The frame tale, by Adam Wingard, is the most devoted to struggling with the medium of a VHS tape. In a film titled ‘V/H/S,’ that’s a good thing. But old footage showing through is a well-known technique called ‘palimpsest’ in literature. It’s been exploited at least as early as Hoffman’s The Life and Opinions of Tomcat Murr. The technique is nothing new and so demands a vivid and original application. With Wingard, the technique merely hangs there, a suggestion to future filmmakers, ‘Wouldn’t this be a good idea?’
The experimental techniques attempted by V/H/S are interesting and do suggest some new directions for horror filmmaking. The problem is that they’re only suggesting rather than pioneering. If a filmmaker is going to just suggest, he’s placing himself alongside experimental filmmakers who are doing the same thing, but much better. Peter Tscherkassky’s “Outer Space” and “Dream Work,” for instance. Martin Arnold’s “Deanimated: The Invisible Ghost,” in which the Bela Lugosi film The Invisible Ghost is gradually stripped of all actors. The Maya Deren films that inspired David Lynch. The Stan Brakhage films that inspired Fincher’s cinematic textures. What V/H/S needed is more time in development to give these bones some real flesh.
Besides the conceit of being genuine VHS recordings, each story is linked by another motif. Starting with the frame narrative, all the stories focus on the exploitative nature of relationships between men and women. This motif is given a variety of interpretations, but it remains constant. In the frame tale, for instance, the men grab a woman in a car park and expose her while yelling, “Show her tits!” This is taped over one of the men trying to secretly videotape sex with a girl and getting caught.
The first story, written and directed by David Bruckner, is the most rigorous on the motif. A strange pickup from a nightclub is pressed into a gangbang by a group of men with a secret spy cam. The evening ends in a frightening, gory mess. Bruckner’s simple, controlled, highly effective short, albeit mostly predictable, is the best V/H/S gets.

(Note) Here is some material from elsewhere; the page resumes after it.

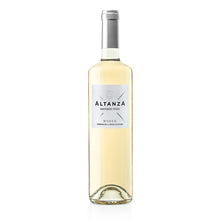 Cargar imagen en el visor de la galería, Vino Blanco Altanza Sauvignon Blanc 0.7L
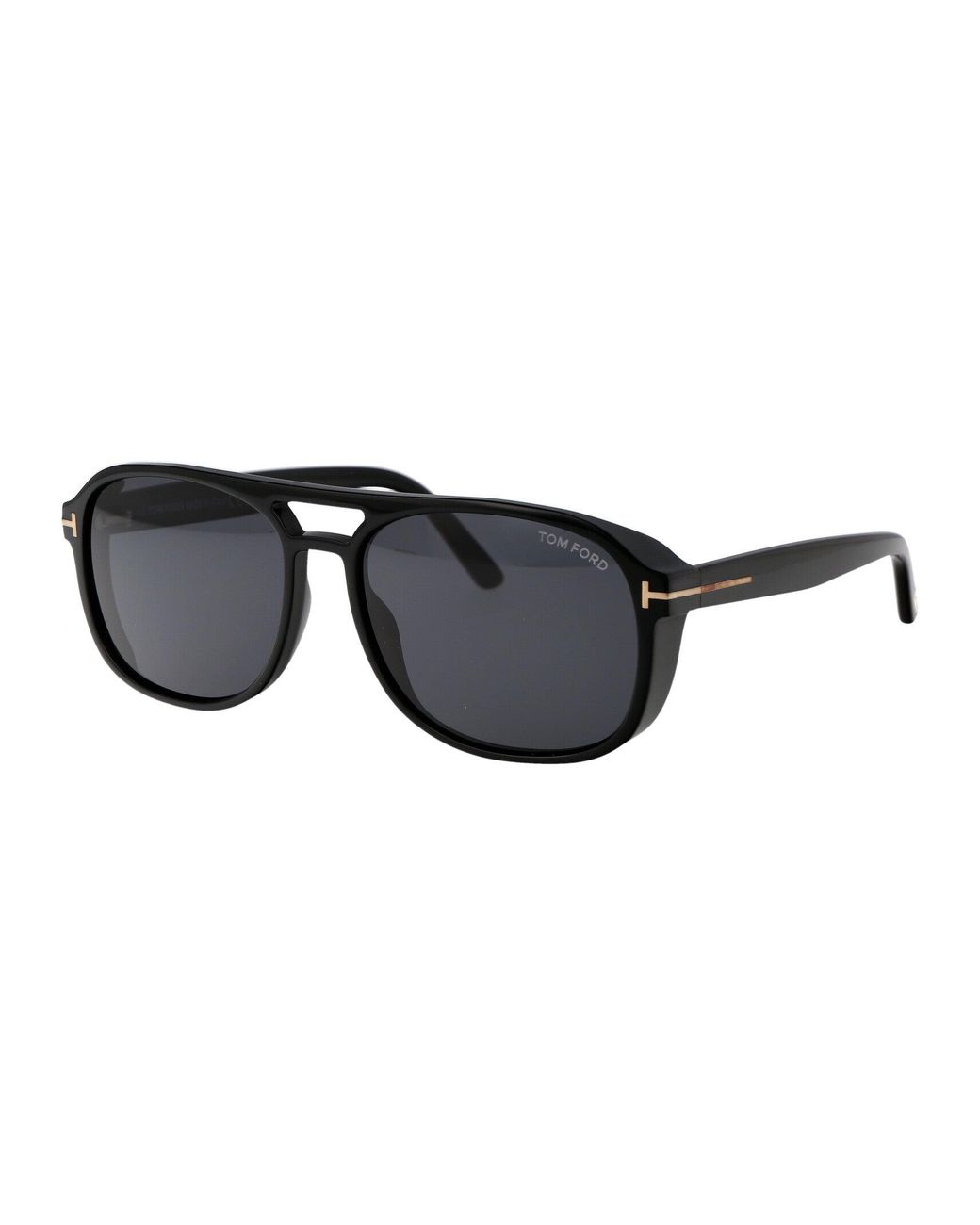 Tom Ford Black Sunglasses for men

The second story, from Ti West, concerns a roadtrip with a shy mistress that ends in lesbianic murder. West provides the weakest segment in V/H/S, with a banal story that could have been at the back of an Ellery Queen pulp fifty years ago. The story provides a single, startling moment, like a good punchline, then continues spiralling senselessly toward its uninteresting conclusion. West is the master of the uninteresting, as in his recent films, House of the Devil and The Innkeepers. Perhaps someone should let him know Antonioni’s dead.
In the fourth story, by Joe Swanberg, a man videochats with his long-distance girlfriend and talks her through some unsettling events in her apartment. His frustrating bumbling proves to be part of a sinister conspiracy. Swanberg’s segment, albeit the most detached from the idea of VHS, is one of the best. The imagery is creepy and the conclusion disturbing. Also, the girl has beautiful breasts.
The third and fifth stories service the motif. The slasher plot of the third involves the usual horny guys and slutty girls. One of the girls, however, is merely using the others as bait. The fifth concerns a group of young party-goers discovering a woman bound and in duress. Their ethical decisions get them surprisingly little gratitude.